Reproduce every one of the entries below word for word, omitting the pictures.

- **Supplied material**:
>> start

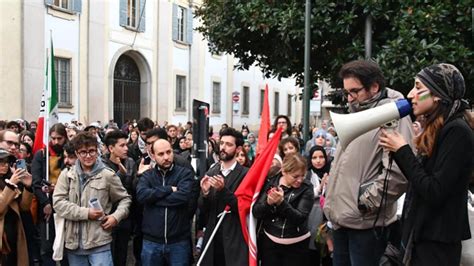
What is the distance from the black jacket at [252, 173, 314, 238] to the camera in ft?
14.9

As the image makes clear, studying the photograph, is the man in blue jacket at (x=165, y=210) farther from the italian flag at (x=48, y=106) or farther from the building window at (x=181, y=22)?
the building window at (x=181, y=22)

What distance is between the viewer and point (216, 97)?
92.1 ft

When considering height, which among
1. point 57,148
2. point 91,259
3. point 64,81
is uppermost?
point 64,81

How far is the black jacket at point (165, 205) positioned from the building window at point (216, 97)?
2275 cm

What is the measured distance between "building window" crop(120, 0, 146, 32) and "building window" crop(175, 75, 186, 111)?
144 inches

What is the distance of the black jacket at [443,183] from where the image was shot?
2.64 m

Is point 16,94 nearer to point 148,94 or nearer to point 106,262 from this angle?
point 148,94

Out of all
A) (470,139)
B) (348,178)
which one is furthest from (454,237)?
(348,178)

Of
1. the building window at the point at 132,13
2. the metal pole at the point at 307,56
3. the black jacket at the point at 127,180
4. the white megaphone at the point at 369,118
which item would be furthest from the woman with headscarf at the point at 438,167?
the building window at the point at 132,13

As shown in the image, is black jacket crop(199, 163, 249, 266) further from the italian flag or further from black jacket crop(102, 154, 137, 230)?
the italian flag

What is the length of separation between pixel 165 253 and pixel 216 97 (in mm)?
23421

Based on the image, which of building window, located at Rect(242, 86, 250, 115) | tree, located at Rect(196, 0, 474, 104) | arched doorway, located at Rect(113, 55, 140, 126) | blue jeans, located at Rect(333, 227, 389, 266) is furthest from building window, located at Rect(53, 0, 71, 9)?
blue jeans, located at Rect(333, 227, 389, 266)

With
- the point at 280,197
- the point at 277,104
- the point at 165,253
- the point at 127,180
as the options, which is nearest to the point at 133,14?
the point at 277,104

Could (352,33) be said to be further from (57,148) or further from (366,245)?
(366,245)
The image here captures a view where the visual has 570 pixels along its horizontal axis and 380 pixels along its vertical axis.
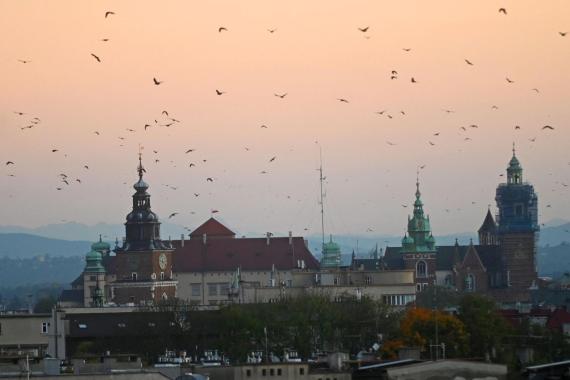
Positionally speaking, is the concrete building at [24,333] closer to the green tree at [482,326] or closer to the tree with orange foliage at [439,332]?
the tree with orange foliage at [439,332]

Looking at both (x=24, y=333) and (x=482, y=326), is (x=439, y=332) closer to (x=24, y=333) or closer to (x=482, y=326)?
(x=482, y=326)

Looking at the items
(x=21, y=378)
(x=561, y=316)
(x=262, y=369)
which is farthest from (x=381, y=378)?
(x=561, y=316)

>> end

- **Result of the exercise**:
What is the distance from the black jacket at [252, 173, 314, 238] to the camera in ft?
14.9

As the image makes clear, studying the photograph, is the man in blue jacket at (x=165, y=210) farther from the italian flag at (x=48, y=106) or farther from the building window at (x=181, y=22)?
the building window at (x=181, y=22)

What distance is between the viewer and point (216, 97)?
92.1 ft

When considering height, which among
1. point 57,148
2. point 91,259
3. point 64,81
is uppermost?
point 64,81

How far is the black jacket at point (165, 205) positioned from the building window at point (216, 97)?
2275 cm

What is the measured distance between "building window" crop(120, 0, 146, 32) and "building window" crop(175, 75, 186, 111)?
144 inches

What is the distance of the black jacket at [443,183] from where the image was shot?
2.64 m

Is point 16,94 nearer to point 148,94 or nearer to point 106,262 from this angle?
point 148,94

Out of all
A) (470,139)
B) (348,178)
which one is furthest from (454,237)?
(348,178)

Of
1. the building window at the point at 132,13
2. the metal pole at the point at 307,56
3. the black jacket at the point at 127,180
4. the white megaphone at the point at 369,118
which item would be furthest from the woman with headscarf at the point at 438,167?
the building window at the point at 132,13

As shown in the image, is black jacket crop(199, 163, 249, 266) further from the italian flag or further from black jacket crop(102, 154, 137, 230)?
the italian flag

What is the length of separation between pixel 165 253 and pixel 216 97 (in mm)?
23421

Based on the image, which of building window, located at Rect(242, 86, 250, 115) | tree, located at Rect(196, 0, 474, 104) | arched doorway, located at Rect(113, 55, 140, 126) | blue jeans, located at Rect(333, 227, 389, 266) is furthest from building window, located at Rect(53, 0, 71, 9)?
blue jeans, located at Rect(333, 227, 389, 266)

With
- the point at 280,197
- the point at 277,104
- the point at 165,253
- the point at 127,180
as the options, which is nearest to the point at 133,14?
the point at 277,104

Could (352,33) be said to be further from (57,148) or further from (366,245)?
(366,245)
The image here captures a view where the visual has 570 pixels along its horizontal axis and 380 pixels along its vertical axis.
Positionally speaking, is the concrete building at [24,333] closer to the green tree at [482,326] or closer to the tree with orange foliage at [439,332]?
the tree with orange foliage at [439,332]

Looking at both (x=24, y=333) and (x=482, y=326), is (x=439, y=332) closer to (x=24, y=333) or closer to (x=482, y=326)?
(x=482, y=326)

Looking at the items
(x=21, y=378)
(x=561, y=316)
(x=262, y=369)
which is farthest from (x=381, y=378)?
(x=561, y=316)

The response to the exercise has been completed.